Learning for many, begins with copying various tricks we’ve seen our favorites in the field pull. Somewhere in the middle we select a handful of choice skills copied from a number of role models and meld them together; viola, our style begins to take shape. Over time we evolve as those clumped together bits blend and suggest to us new permutations of old concepts and an individual’s true style shines through.
That being said, I’m somewhere in the middle I think, and hope to arrive at the latter part early enough to rest on my laurels someday. But seriously, here’s something I’m pretty sure I picked up from other works of fiction. It’s my way of trying to build a ‘page turner’.
Jimmy shuddered as he stared into his own grave.
That’s how I might begin a chapter; especially if last time we saw Jimmy he was happy as a clam. How the hell did that happen? He’s in world of trouble, how’s he getting out of that? And then, like a movie scene that begins with a close up, I pull back, expand the scene and fill in the blanks.

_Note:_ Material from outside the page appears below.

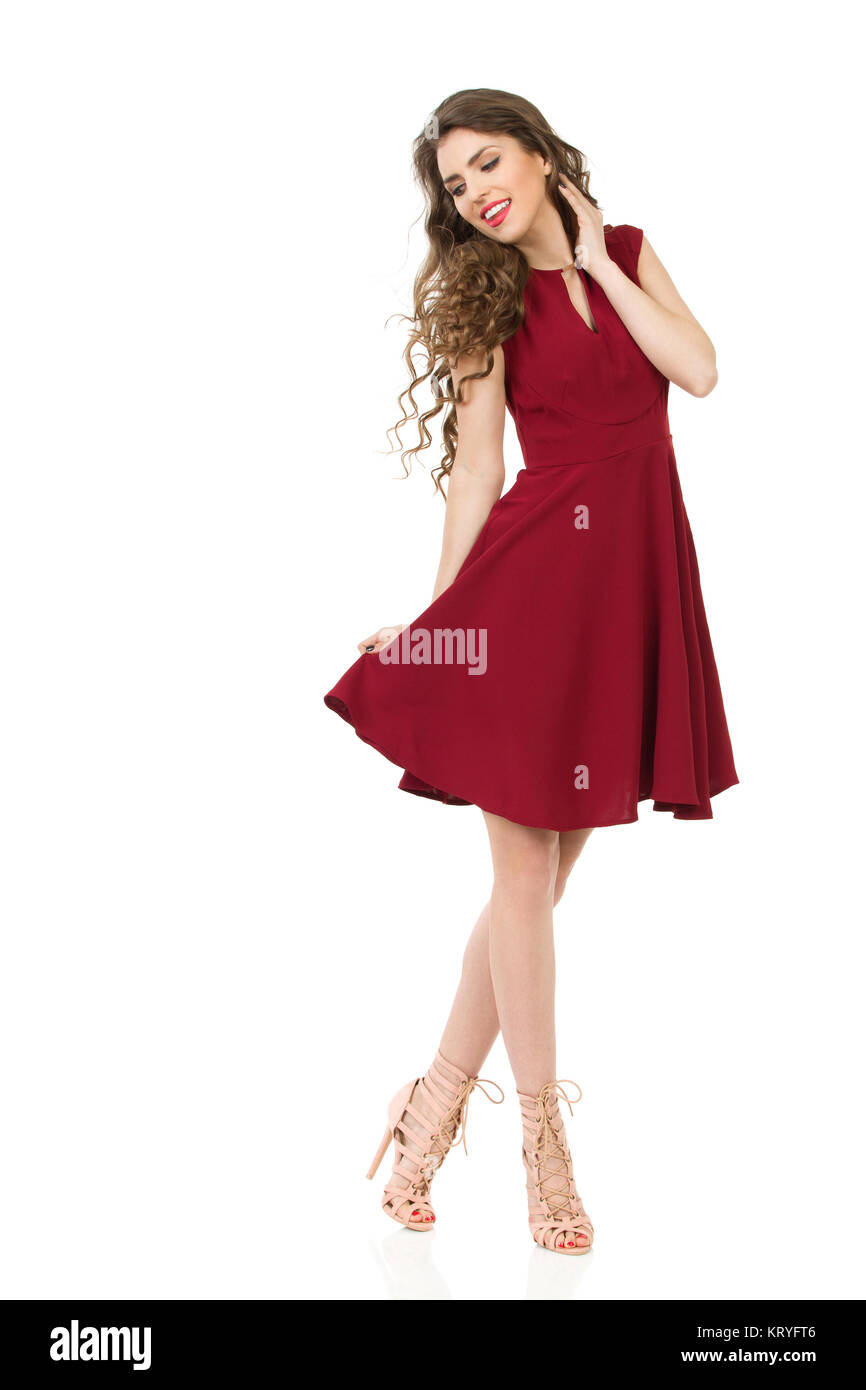 64044b3e11a Young woman in red dress and high heels is standing with legs Stock ...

“Tell me why I shouldn’t dump you in there, you lousy rat,” Tom growled. “You never thought I’d ever catch up with you; but you thought wrong.”

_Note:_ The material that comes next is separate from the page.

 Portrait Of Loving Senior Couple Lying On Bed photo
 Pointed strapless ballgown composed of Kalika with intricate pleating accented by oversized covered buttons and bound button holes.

Piece by piece the puzzle comes together. Often, because I chose to enter a scene at the height of some new tension, I follow the first paragraph with a brief summary, a few details to link ‘happy as a clam’ Jimmy to ‘my goose is cooked…’ Jimmy.

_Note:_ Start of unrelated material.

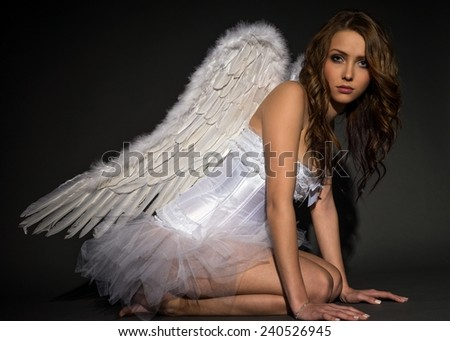 pretty woman in a angel costume / Angel - stock photo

Tom had caught him unawares at the bar, and at the insistence of his good friends Smith and Wesson, Jimmy drove them to a secluded corner of the state park.
So somewhere along the way this mini-crisis gets resolved. What happens next is either a cliff hanger for Jimmy or as in the example below; I lead in to a point of view change.
Jimmy breathed a sigh of relief until it hit him; where would Tom’s wrath turn to next?
Of course as the pacing of the story rises and falls, these two factors wax and wane. It’s not a perfect formula, but then again, I’ve got some more melding and blending to do.